The conditional distribution D_{\mathrm{arch}}^{\sigma}(\delta\mid x) over deviations \delta around x summarizes how a specific model architecture family might readily disperse the probability mass of each data point. The scalar \sigma controls the strength of the deviations applied by the kernel. \triangle

Importantly, \sigma is a free strength parameter; when making a prediction, one can—but is not required to—choose \sigma so the resulting deviation magnitude roughly matches a target total error scale, such as the loss level of the model quality one wishes to forecast. In this sense, the kernel remains agnostic to the trained model and can predict drift before training, a priori, with no reliance on residual directions, generated samples, the recovered marginal over the physical quantity, or a separately trained model.

With D_{\mathrm{arch}}^{\sigma} specified, we predict drift by asking which quantity values are recovered after kernel perturbations. For a trajectory drawn from p(x\mid r), we sample a deviation from D_{\mathrm{arch}}^{\sigma}(\cdot\mid x) and measure the perturbed trajectory x+\delta. Averaging over both draws gives the quantity-transport kernel

K_{\mathrm{dev}}(r^{\prime}\mid r)\coloneqq\mathbb{E}_{x\sim p(x\mid r)}\mathbb{E}_{\delta\sim D_{\mathrm{arch}}^{\sigma}(\cdot\mid x)}\left[m(r^{\prime}\mid x+\delta)\right].(10)

In words, K_{\mathrm{dev}}(r^{\prime}\mid r) is the probability that a trajectory associated with r is recovered as r^{\prime} after a deviation. We then apply this transition to the intended prior to obtain the predicted r marginal

\bar{\pi}_{\mathrm{dev}}(r^{\prime})=\int K_{\mathrm{dev}}(r^{\prime}\mid r)\pi(r)\,dr.(11)

Thus, with just a data deviation kernel and the recovery rule used to measure trajectories, \bar{\pi}_{\mathrm{dev}} predicts which quantity values the generative model may over- or under-represent.

## 5 Experiments: Validating the Mechanistic Interpretation

### 5.1 Defining the Data Generation Processes

##### Controlled synthetic tasks.

For the predictive calculation to explain physical misgeneralization, it must anticipate the drift of trained models. We first test this with synthetic constructions because they give us direct control over the quantity that generates each trajectory, while leaving the model in the same marginal training setup as explained in the earlier vignettes. For each task, we draw a scalar quantity r\sim\mathrm{Unif}(\mathcal{R}), set x_{0}=0.25, generate a length-H trajectory x=g_{\mathcal{S}}(r), and train a marginal 1D U-Net diffusion model on trajectories alone. The intended mixture over r therefore touches training only through the trajectories. After generation, we infer the model’s induced mixture over r from samples in the same way that we infer it from ground-truth data. Throughout the synthetic suite, we use sequence horizon length H=64 and consider three one-dimensional physical sequence families. We start with the sinusoid family

x_{t}=\tfrac{1}{2}\left(\sin(2\pi t/r+\phi_{0})+1\right),\qquad r\in[32,128],(12)

··········

Written instruction
Copy word for word the part of the drift-prediction passage above, starting with "Thus, with just" and going on through "Controlled synthetic tasks.".

Items
··········

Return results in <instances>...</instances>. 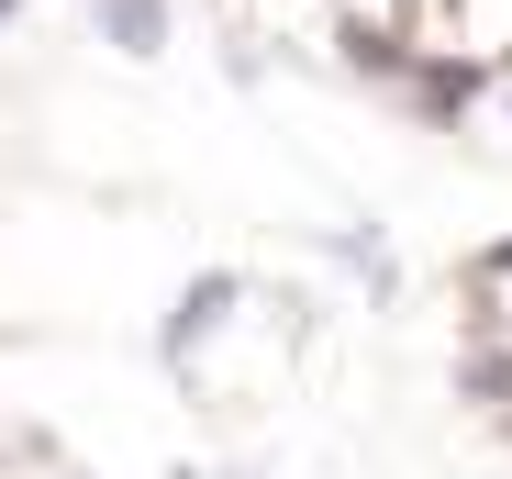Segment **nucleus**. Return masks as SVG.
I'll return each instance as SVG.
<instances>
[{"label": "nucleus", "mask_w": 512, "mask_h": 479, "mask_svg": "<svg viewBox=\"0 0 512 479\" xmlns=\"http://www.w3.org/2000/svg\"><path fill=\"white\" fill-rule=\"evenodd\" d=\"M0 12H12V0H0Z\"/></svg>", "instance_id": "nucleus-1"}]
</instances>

··········

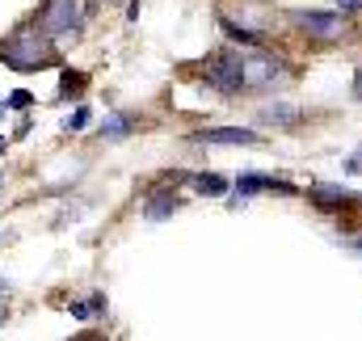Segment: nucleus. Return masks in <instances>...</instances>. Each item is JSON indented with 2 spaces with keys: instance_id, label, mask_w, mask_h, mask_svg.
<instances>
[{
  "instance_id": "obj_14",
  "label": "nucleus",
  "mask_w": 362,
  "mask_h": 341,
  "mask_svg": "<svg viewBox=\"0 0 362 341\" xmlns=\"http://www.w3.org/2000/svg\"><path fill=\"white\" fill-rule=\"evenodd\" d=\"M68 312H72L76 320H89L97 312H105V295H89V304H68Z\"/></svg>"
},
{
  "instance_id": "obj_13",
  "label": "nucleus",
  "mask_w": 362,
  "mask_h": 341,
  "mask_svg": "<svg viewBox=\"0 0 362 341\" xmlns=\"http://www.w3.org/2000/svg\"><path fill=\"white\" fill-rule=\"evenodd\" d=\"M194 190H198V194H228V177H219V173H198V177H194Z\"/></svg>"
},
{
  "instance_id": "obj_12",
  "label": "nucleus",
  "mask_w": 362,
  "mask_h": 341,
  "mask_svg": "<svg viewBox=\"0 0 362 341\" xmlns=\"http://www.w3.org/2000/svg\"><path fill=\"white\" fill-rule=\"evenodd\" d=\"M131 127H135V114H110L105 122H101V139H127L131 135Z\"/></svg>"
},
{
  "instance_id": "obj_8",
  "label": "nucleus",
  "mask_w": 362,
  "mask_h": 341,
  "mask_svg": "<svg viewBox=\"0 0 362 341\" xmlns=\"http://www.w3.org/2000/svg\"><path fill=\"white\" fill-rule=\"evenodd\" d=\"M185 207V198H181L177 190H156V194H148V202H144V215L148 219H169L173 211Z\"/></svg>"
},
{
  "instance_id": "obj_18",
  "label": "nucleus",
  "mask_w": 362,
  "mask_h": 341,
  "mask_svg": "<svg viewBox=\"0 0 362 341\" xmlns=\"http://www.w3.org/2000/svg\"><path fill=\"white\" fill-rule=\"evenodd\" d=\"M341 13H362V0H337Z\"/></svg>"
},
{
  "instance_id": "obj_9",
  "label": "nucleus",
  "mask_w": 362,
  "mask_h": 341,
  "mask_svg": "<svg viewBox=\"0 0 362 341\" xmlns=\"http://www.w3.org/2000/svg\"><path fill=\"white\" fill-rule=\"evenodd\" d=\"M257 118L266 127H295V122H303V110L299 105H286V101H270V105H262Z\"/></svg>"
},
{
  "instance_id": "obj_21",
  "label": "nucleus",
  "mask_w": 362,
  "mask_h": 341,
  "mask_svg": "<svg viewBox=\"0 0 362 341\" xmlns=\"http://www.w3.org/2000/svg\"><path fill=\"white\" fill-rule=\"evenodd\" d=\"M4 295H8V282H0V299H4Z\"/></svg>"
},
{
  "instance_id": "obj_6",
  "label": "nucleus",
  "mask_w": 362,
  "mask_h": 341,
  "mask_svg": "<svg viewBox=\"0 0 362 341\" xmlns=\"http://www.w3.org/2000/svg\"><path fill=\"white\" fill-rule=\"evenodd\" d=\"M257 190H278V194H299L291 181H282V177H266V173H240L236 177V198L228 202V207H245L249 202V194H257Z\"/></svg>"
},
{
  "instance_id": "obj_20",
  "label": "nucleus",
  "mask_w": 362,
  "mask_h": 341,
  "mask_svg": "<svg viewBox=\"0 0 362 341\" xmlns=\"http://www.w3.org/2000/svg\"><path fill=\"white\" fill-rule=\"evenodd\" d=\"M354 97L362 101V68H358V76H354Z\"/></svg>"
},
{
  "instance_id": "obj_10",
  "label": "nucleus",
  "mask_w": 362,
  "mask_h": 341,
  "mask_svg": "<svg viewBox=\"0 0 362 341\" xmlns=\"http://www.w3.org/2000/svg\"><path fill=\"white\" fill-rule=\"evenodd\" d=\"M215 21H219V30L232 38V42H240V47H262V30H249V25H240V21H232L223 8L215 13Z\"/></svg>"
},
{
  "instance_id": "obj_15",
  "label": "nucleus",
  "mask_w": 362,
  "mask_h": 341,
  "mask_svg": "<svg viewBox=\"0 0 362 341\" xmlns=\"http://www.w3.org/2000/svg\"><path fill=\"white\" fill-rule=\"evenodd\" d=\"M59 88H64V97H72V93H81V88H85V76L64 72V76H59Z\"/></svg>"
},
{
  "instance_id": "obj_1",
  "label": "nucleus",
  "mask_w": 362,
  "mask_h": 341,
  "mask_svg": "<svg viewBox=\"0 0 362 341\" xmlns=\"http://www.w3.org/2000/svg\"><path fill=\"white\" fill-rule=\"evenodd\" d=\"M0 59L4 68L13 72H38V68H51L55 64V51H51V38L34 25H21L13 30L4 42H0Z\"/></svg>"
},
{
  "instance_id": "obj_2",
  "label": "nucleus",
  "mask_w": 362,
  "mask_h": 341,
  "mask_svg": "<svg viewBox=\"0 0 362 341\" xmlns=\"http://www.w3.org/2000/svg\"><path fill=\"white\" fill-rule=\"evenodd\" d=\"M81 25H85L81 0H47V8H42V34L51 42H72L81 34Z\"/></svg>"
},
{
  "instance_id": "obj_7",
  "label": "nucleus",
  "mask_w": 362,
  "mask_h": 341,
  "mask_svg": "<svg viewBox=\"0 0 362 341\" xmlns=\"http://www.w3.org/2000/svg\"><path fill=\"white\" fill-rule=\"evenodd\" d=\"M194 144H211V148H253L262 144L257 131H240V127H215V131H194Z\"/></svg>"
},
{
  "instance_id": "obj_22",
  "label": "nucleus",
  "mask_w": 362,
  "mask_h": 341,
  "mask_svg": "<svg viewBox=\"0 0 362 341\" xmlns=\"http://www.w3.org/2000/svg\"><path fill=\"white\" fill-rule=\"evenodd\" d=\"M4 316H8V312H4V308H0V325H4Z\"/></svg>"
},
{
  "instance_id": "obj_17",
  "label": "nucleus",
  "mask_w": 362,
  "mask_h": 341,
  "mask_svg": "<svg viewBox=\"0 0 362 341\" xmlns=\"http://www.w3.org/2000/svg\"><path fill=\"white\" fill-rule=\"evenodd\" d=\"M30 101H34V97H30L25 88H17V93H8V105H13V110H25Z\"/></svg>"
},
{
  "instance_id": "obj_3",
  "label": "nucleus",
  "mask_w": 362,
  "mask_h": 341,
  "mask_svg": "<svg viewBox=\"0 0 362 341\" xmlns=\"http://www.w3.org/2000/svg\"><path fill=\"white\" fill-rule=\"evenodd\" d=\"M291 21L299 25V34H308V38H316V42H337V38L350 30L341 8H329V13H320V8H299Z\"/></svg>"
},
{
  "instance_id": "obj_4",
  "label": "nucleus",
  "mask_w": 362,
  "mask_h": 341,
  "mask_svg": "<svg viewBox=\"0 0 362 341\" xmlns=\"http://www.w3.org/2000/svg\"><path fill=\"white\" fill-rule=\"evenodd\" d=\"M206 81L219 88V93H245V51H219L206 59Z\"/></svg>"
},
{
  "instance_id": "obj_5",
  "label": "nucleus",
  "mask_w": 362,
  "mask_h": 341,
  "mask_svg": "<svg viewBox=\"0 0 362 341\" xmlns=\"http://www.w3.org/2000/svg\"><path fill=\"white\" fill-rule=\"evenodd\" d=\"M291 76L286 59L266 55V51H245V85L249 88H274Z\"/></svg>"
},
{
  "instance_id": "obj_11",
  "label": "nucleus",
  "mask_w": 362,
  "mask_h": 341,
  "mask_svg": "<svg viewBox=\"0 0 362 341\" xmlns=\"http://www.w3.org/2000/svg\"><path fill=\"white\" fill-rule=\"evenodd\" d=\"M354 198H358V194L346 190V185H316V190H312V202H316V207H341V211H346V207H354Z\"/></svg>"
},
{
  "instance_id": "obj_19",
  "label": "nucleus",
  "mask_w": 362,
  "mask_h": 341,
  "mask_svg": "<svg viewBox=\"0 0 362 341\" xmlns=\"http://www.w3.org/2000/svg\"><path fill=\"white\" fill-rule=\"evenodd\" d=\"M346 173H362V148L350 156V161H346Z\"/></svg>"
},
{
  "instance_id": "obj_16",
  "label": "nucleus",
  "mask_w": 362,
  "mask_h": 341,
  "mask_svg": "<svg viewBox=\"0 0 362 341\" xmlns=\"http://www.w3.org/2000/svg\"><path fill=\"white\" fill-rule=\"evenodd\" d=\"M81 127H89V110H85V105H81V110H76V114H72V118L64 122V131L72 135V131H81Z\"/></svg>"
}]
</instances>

··········

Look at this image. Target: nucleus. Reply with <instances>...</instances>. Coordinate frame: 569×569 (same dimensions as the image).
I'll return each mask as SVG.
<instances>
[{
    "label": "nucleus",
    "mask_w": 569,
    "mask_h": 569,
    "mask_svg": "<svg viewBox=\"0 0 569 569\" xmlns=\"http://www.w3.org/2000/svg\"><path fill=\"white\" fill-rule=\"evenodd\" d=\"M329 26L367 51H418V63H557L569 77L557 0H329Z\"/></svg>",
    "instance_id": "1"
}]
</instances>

··········

Solved problem
Thus, with just a data deviation kernel and the recovery rule used to measure trajectories, \bar{\pi}_{\mathrm{dev}} predicts which quantity values the generative model may over- or under-represent.

## 5 Experiments: Validating the Mechanistic Interpretation

### 5.1 Defining the Data Generation Processes

##### Controlled synthetic tasks.